How does that amalgam of musical influences come together for fans? Are more folks in the audience there to hear the blues or gospel influences in the work? Or, the nods to southern rock acts like Jacksonville’s own Lynard Skynard? Or something that sounds like it’s straight from the Stax factory?

“It’s a big, diverse thing. There’s 75-year-old retirees and there’s 16-year-old punk rockers. It’s pretty widespread,” he said. “Somehow or another I just kind of lucked up and it just became that. Some of them are people now, they’re 18- or 19-years-old, that are fans because their parents took ‘em to a festival when they were six. Now, getting in their late teens or early adulthood, they were fans as kids.”

Those fans and lots of listeners loved Ol’ Glory, so they’ll be excited to hear Grey’s got a backlog of new songs he’s beginning to develop. He said the new music is “just in the periphery of my life,” as he's spent the last two years rebuilding his home after it was damaged by Hurricane Matthew.

“At the end of the day, I’ve got more music ideas and more little demo things down and ready to start working on a record now than even when I made the first record. I probably had, when I did the first record, about 25 or 30 songs ready to go. It’s what you’ve kind of accumulated in your life up to that point – it’s your first record,” he said. “Now I’ve got probably 60-odd. I usually never have more than about 10 or 12, so I’m feeling pretty good about that.”

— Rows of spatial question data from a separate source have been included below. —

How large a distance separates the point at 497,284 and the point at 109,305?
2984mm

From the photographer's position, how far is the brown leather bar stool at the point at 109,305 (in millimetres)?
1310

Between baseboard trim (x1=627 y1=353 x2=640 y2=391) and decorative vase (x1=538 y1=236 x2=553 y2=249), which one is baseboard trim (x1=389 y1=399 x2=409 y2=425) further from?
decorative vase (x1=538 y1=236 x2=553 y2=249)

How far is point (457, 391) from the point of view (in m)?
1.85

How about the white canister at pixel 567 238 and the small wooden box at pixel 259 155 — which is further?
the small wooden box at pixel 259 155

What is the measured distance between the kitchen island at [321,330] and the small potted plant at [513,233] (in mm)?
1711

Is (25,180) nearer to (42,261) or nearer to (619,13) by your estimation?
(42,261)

Grey said he’s learned to allow the work to grow naturally and just facilitate that growth. He sees his role in the process as a gardener of sorts, someone with a deft green thumb who loves what they do and allows the fruit to blossom on its own.

“If you fall in love with what you do, first off, you don’t ever have to retire; but, second off, to me, even more importantly, at that point you’re growing the tree. Really, we don’t grow anything — it grows. We just plant a seed and it grows,” he said. “Most people, when it comes to a music career or any kind of career, they’re trying to grow fruit and you can’t really grow fruit, all you can do is grow the tree and the tree produces the fruit. The way to grow the tree is fall in love with what you do and then the rest will happen by itself.”

JJ Grey & Mofro plays Thursday, January 17 at House of Blues, 1204 Caroline. With The Commonheart. Doors at 7 p.m., $30.